How do you weigh a galaxy and how much does such a galaxy weigh anyway? An international team of astronomers from the European Southern Observatory (ESO) in Garching near Munich, the British University of Cambridge, the Johns Hopkins University Center for Astrophysical Sciences, and the Space Telescope Science Institute in Baltimore, USA could at least approximately determine the weight of the Milky Way. To achieve that, they combined new data from the ESA Gaia mission with observations made with the NASA/ESA Hubble Space Telescope.

The result was that our home galaxy weighs around 1.5 trillion solar masses within a radius of 129,000 light years around the galactic center. “1.5 trillion solar masses is 3 x 10^39 tons. That’s a 3 with 39 zeros after it or 3 000 000 000 000 000 000 000 000 000 000 000 000 000 tons!” says team leader Dr. Laura Watkins of ESO.

Previous estimates of the mass of the Milky Way ranged between 500 billion and 3 trillion times the mass of the Sun. This large difference is primarily due to the different methods used for measuring the distribution of dark matter — which makes up about 90% of the mass of the galaxy. “We just can’t detect dark matter directly,” explains Laura Watkins (European Southern Observatory, Germany), who led the team performing the analysis. “That’s what leads to the present uncertainty in the Milky Way’s mass — you can’t measure accurately what you can’t see!”
Since dark matter cannot be measured and therefore not weighed, researchers use other methods. They measured the velocity of globular clusters – dense star clusters that orbit the spiral disc of the galaxy at great distances.

Milky Way

ESA’s Gaia satellite is a space telescope designed to measure the positions of billions of stars with unprecedented precision. Gaia was launched on 19 December 2013 and is located at the L2 Lagrange point — the same location that the upcoming NASA/ESA/CSA James Webb Space Telescope will have. © ESA/ATG medialab

Star clusters as measuring points

“We use the motions of a group of objects to measure the mass of the larger object. The objects (in this case globular clusters) orbit inside a larger object (in this case the Milky Way). The clusters move under the force of gravity from the Milky Way,” explains Laura Watkins. “How fast they move depends on the size of the gravitational force, which depends on how much mass there is. So to turn this around, by measuring their speeds, we can estimate the mass of the Milky Way. We use the clusters to estimate the mass of the Milky Way, not the mass of the clusters themselves.”

The researchers based their study on data collected by Gaia, an ESA (European Space Agency) satellite designed to create a precise three-dimensional map of astronomical objects throughout the Milky Way and to track their motions. The second data release includes measurements of globular clusters as far as 65,000 light-years from Earth.

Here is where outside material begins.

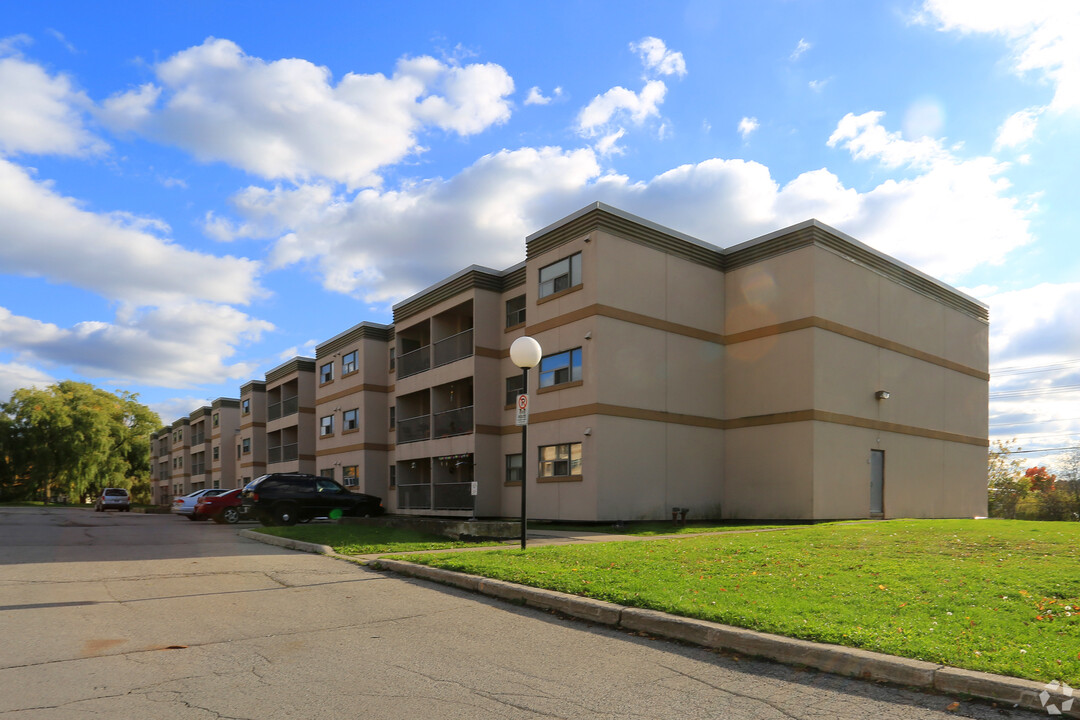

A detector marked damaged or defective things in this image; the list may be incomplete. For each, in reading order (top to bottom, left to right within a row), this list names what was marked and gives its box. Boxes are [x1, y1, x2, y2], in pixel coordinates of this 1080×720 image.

The team combined these data with Hubble’s observations, which allowed them to include faint globular clusters up to 130,000 light years from Earth. Since Hubble has been observing some of these objects for ten years, it was also possible to accurately track the velocities of these clusters as well.

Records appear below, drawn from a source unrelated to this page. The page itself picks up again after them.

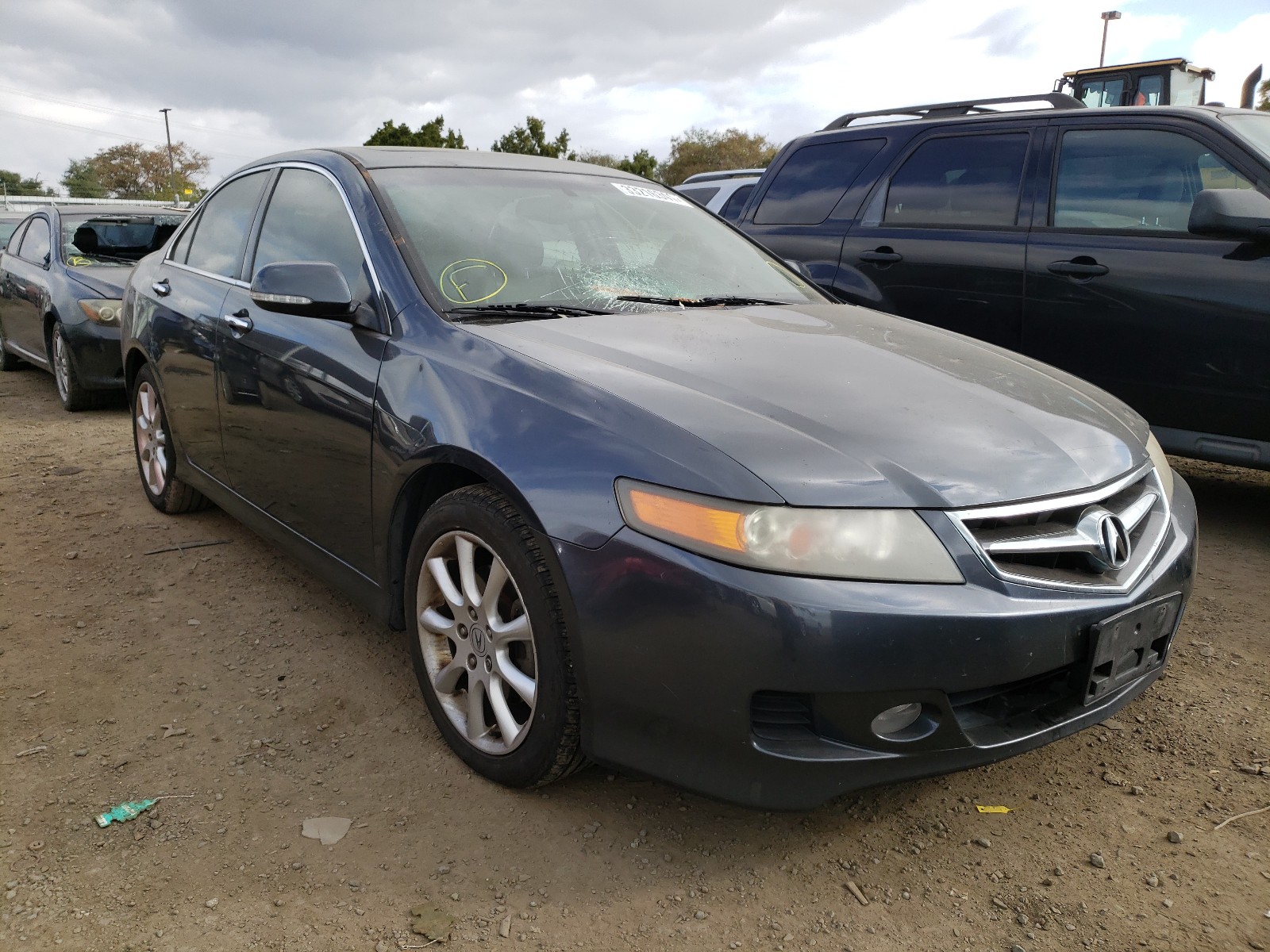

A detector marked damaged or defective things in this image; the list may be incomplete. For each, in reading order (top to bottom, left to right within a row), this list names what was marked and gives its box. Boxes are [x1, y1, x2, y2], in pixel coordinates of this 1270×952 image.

cracked windshield [60, 212, 185, 265]
cracked windshield [371, 163, 822, 313]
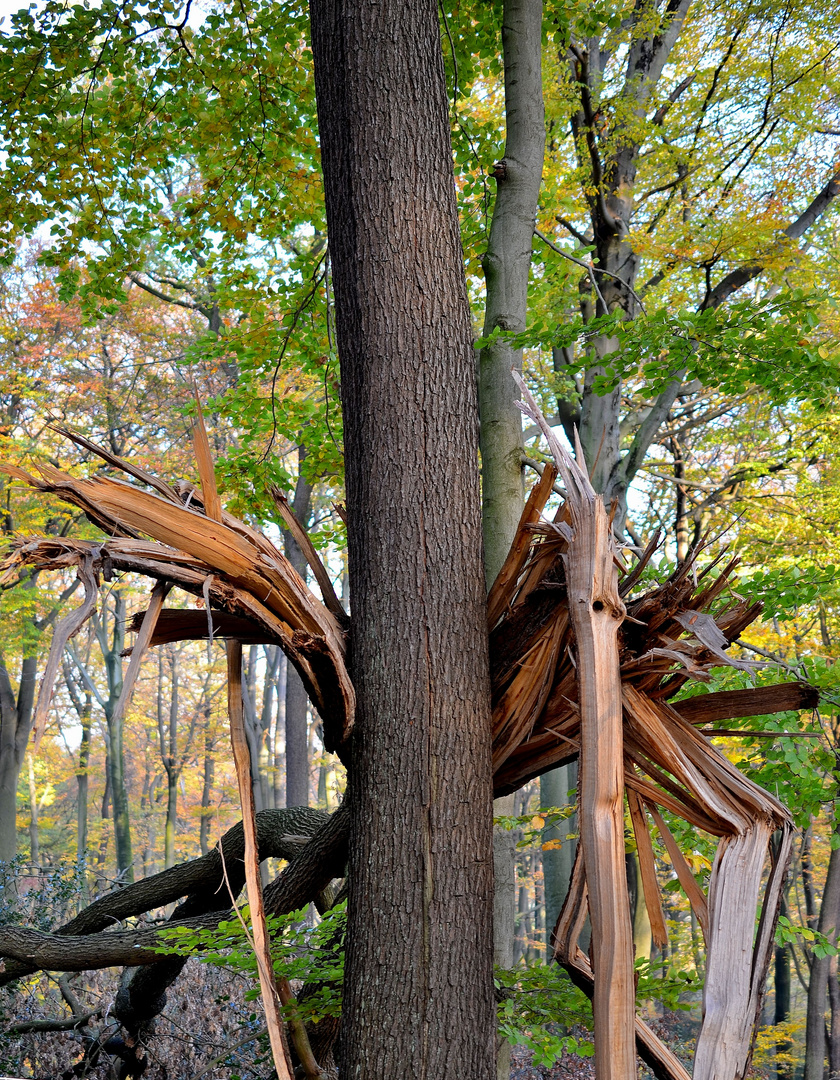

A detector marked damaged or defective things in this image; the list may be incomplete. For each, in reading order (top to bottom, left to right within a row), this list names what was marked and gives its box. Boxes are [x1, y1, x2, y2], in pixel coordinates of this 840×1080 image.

splintered wood [0, 410, 811, 1080]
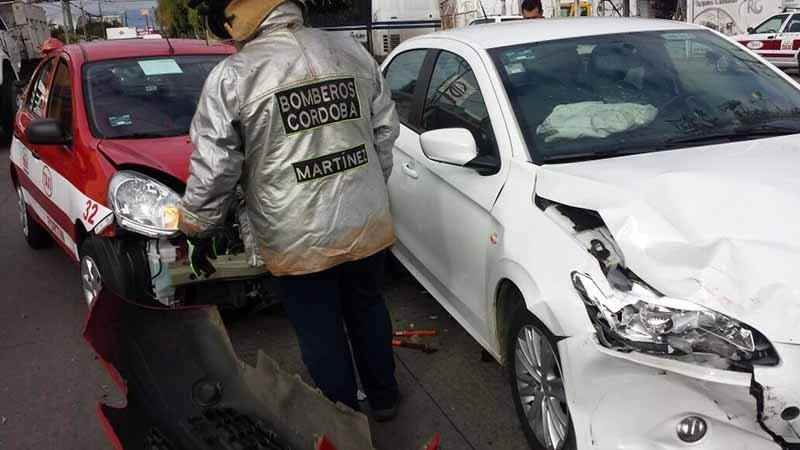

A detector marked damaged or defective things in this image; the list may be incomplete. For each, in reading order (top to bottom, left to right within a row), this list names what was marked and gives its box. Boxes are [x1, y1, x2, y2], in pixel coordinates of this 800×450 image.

white damaged car [380, 16, 800, 446]
damaged hood crease [536, 139, 800, 342]
crumpled fender [83, 290, 376, 448]
damaged front bumper [560, 334, 800, 450]
detached bumper on ground [564, 334, 800, 450]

However, the weight of individual objects such as planets or stars is not determined in this way. “With this method, we can measure the total mass of everything inside the Milky Way (the dark matter, gas, stars, planets, black holes), all added together. The clusters move because they feel a gravitational force — they only know the total force they feel, not how much of that force came from one type of object and how much came from another. So we can’t estimate the mass of individual things with this method, only the Milky Way’s total mass,” explains Laura Watkins.

Milky Way

This globular cluster, NGC 4147, seen with the NASA/ESA Hubble Space Telescope, was one of many which were used by astronomers to measure the total mass of the Milky Way.
NGC 4147 is located about 60 000 light-years from Earth in the northern constellation of Coma Berenices (the Berenice’s hair). © ESA/Hubble & NASA, T. Sohn et al.

Huge significance for science

Until now, the lack of information about the exact mass of the Milky Way has been a problem for attempts to answer a lot of cosmological questions. The dark matter content of a galaxy and its distribution are intrinsically linked to the formation and growth of structures in the Universe. ” “From other research, we know that total mass of the stars in the Milky Way is about 60 billion solar masses (so around 4% of the total mass we found),” adds Watkins. “We also know that the total mass in baryons (stars and gas) is around 16%. If 4% is in stars, then 12% must be gas. The remaining 84% is dark matter.”

Therefore, this result also has a huge significance for science, the astronomer emphasizes. “The Milky Way is the closest galaxy to us so it is the one we can study in most detail. Astronomers use the knowledge we can get of the Milky Way to learn about more distant galaxies that we can’t study in such detail. So knowing a fundamental quantity like the mass of the Milky Way helps us understand how it compares to other galaxies.”

These findings would also help us understand the history and future of the Milky Way. “We see the Milky Way as it is now, not as it was in the past,” Watkins says. “So astronomers make simulations of how the Milky Way might have formed and evolved over billions of years and then look to see which simulations end with a galaxy looks most like the Milky Way. To do these comparisons, we need to know the properties of the Milky Way as accurately as possible.”